🤖 AI Summary
Large language models (LLMs) often rely on costly human annotations or external reward models for reasoning alignment, hindering scalability and practical deployment.
Method: This paper proposes a self-supervised reinforcement learning framework that leverages the model’s intrinsic token-level confidence as an annotation-free, reward-model-free RL signal—eliminating the need for preference data or human feedback. It employs policy-gradient-driven self-confidence reward modeling combined with low-rank adaptation fine-tuning.

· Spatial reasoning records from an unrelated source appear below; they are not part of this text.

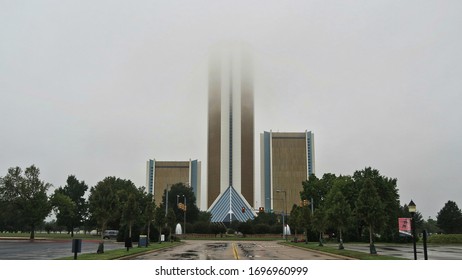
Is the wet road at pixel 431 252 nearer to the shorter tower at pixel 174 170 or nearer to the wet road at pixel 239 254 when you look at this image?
Answer: the wet road at pixel 239 254

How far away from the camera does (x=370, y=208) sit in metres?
28.4

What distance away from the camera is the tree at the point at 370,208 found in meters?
28.3

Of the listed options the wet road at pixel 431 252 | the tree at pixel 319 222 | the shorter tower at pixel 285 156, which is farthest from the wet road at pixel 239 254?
the tree at pixel 319 222

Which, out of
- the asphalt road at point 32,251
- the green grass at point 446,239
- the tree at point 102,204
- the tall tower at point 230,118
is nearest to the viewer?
the tall tower at point 230,118

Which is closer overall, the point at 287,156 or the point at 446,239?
the point at 287,156

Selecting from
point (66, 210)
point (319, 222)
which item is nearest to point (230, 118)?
point (319, 222)

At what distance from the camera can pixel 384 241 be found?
52.5 m

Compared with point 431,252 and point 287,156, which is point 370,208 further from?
point 287,156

Contribution/Results: Applied to Qwen2.5-Math-7B, the method achieves zero-shot reasoning alignment with only eight examples per problem and four training iterations, yielding accuracy improvements of 20.10%, 49.40%, and 52.50% on AIME2024, MATH500, and AMC23, respectively. It significantly reduces alignment cost while enhancing generalization across challenging mathematical reasoning benchmarks.
📝 Abstract
Large language models (LLMs) excel at reasoning, yet post-training remains critical for aligning their behavior with task goals. Existing reinforcement learning (RL) methods often depend on costly human annotations or external reward models. We propose Reinforcement Learning via Self-Confidence (RLSC), which uses the model's own confidence as reward signals-eliminating the need for labels, preference models, or reward engineering. Applied to Qwen2.5-Math-7B with only 8 samples per question and 4 training epochs, RLSC improves accuracy by +20.10% on AIME2024, +49.40% on MATH500, and +52.50% on AMC23. RLSC offers a simple, scalable post-training method for reasoning models with minimal supervision.